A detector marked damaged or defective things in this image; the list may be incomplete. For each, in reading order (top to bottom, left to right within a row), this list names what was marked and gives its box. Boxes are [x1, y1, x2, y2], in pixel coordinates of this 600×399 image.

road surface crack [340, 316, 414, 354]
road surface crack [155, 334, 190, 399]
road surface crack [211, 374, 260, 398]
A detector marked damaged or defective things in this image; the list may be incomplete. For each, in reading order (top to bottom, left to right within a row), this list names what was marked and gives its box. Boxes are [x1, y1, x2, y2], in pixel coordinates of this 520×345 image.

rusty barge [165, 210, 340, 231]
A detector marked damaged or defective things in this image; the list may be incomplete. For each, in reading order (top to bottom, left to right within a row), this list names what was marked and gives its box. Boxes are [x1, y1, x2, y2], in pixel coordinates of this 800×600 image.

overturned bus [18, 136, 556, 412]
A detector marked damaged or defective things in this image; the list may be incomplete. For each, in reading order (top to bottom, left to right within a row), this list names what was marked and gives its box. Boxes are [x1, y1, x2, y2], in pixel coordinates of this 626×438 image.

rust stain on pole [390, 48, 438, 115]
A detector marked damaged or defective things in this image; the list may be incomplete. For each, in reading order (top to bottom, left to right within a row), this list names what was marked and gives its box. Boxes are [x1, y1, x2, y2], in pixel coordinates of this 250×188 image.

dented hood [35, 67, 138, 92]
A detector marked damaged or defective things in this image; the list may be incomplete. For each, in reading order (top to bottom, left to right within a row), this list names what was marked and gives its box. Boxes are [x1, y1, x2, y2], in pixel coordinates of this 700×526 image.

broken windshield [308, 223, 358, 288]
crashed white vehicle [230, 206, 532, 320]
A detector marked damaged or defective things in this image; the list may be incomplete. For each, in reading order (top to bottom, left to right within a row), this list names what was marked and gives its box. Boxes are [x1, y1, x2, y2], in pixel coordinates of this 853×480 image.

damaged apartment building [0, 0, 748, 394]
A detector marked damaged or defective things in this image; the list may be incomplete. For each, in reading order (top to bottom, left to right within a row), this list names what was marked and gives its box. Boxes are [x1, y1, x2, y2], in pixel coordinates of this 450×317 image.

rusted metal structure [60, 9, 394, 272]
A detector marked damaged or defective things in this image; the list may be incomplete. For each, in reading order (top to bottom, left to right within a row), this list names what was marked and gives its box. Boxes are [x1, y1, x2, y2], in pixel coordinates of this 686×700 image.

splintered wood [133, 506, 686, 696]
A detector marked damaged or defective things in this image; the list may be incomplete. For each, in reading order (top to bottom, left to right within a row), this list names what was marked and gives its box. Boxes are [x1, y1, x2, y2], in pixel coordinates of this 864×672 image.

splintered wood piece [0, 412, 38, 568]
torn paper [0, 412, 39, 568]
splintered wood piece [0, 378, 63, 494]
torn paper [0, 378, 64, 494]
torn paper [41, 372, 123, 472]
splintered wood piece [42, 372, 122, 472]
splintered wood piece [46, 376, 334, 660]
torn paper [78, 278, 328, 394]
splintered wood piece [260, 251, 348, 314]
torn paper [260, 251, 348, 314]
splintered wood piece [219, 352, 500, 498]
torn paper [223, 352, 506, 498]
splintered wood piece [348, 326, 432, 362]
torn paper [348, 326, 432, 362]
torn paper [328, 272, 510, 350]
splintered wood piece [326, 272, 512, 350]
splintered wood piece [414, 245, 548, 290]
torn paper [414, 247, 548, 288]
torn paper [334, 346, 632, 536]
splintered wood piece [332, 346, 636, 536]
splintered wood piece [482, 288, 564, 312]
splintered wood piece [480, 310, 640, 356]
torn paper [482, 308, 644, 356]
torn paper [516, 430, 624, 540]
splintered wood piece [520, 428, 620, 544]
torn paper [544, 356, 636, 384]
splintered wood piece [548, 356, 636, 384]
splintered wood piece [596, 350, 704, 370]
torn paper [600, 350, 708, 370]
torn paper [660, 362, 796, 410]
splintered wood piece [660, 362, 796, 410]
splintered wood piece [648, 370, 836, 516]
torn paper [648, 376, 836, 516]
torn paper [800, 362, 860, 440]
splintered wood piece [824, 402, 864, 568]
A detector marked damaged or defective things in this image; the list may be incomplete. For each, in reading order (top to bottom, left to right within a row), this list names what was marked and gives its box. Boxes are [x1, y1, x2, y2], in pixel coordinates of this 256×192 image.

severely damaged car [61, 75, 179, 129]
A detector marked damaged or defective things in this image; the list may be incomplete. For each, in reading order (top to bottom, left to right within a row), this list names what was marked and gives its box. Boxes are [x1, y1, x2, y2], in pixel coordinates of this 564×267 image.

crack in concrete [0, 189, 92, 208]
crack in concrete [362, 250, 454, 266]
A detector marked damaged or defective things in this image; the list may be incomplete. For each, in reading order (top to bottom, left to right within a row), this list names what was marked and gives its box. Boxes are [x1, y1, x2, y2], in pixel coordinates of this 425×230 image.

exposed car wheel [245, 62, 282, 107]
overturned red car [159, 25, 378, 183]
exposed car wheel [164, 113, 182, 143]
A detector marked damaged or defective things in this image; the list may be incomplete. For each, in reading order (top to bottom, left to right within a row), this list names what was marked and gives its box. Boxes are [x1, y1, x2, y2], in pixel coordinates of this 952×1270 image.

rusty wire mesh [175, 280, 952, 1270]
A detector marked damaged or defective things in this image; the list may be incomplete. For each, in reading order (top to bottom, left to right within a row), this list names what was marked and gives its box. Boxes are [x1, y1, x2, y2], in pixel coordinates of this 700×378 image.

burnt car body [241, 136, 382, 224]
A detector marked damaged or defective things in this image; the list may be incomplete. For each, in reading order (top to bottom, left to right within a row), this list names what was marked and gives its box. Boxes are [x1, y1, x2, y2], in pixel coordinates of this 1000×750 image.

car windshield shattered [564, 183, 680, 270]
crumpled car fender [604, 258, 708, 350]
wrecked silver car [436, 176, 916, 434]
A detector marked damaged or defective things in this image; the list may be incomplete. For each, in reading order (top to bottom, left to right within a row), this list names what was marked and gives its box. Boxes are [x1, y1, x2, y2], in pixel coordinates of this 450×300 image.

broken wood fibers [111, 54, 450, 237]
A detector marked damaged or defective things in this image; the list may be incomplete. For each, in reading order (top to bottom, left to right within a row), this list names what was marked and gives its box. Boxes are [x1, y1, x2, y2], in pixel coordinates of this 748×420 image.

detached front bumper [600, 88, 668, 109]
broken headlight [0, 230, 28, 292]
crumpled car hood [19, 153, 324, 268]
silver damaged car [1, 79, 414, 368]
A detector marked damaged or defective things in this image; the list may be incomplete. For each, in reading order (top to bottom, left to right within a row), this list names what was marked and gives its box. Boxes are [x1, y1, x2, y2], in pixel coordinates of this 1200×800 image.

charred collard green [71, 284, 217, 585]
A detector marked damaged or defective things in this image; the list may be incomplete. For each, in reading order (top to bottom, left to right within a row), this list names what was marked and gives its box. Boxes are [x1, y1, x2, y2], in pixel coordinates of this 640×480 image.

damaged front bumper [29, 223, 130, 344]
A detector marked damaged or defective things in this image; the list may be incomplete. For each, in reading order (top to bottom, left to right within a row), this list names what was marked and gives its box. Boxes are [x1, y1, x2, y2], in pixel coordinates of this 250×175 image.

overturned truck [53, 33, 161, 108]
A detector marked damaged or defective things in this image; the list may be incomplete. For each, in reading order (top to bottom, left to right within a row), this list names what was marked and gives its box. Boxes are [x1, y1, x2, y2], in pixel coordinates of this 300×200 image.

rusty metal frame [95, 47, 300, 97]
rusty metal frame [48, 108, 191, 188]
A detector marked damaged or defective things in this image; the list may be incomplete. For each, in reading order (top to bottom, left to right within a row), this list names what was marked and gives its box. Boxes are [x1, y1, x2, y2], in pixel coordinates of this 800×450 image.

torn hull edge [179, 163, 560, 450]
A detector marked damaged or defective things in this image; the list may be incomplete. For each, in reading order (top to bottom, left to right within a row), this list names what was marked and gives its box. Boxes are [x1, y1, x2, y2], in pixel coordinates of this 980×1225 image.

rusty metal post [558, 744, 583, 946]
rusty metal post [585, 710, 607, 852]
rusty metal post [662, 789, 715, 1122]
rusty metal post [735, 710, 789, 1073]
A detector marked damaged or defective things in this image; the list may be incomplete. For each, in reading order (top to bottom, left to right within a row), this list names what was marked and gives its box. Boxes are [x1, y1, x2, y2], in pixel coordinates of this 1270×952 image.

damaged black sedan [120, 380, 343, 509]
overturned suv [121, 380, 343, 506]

==================================================

▶ _EXERCISE_: Only the lines from the one holding "this 800×450 image." to the end of the entries above belong in the answer, each copied exactly.

▶ _RESPONSE_:
A detector marked damaged or defective things in this image; the list may be incomplete. For each, in reading order (top to bottom, left to right within a row), this list names what was marked and gives its box. Boxes are [x1, y1, x2, y2], in pixel coordinates of this 800×450 image.

torn hull edge [179, 163, 560, 450]
A detector marked damaged or defective things in this image; the list may be incomplete. For each, in reading order (top to bottom, left to right within a row), this list names what was marked and gives its box. Boxes are [x1, y1, x2, y2], in pixel coordinates of this 980×1225 image.

rusty metal post [558, 744, 583, 946]
rusty metal post [585, 710, 607, 852]
rusty metal post [662, 789, 715, 1122]
rusty metal post [735, 710, 789, 1073]
A detector marked damaged or defective things in this image; the list may be incomplete. For each, in reading order (top to bottom, left to right within a row), this list names what was marked and gives its box. Boxes are [x1, y1, x2, y2], in pixel coordinates of this 1270×952 image.

damaged black sedan [120, 380, 343, 509]
overturned suv [121, 380, 343, 506]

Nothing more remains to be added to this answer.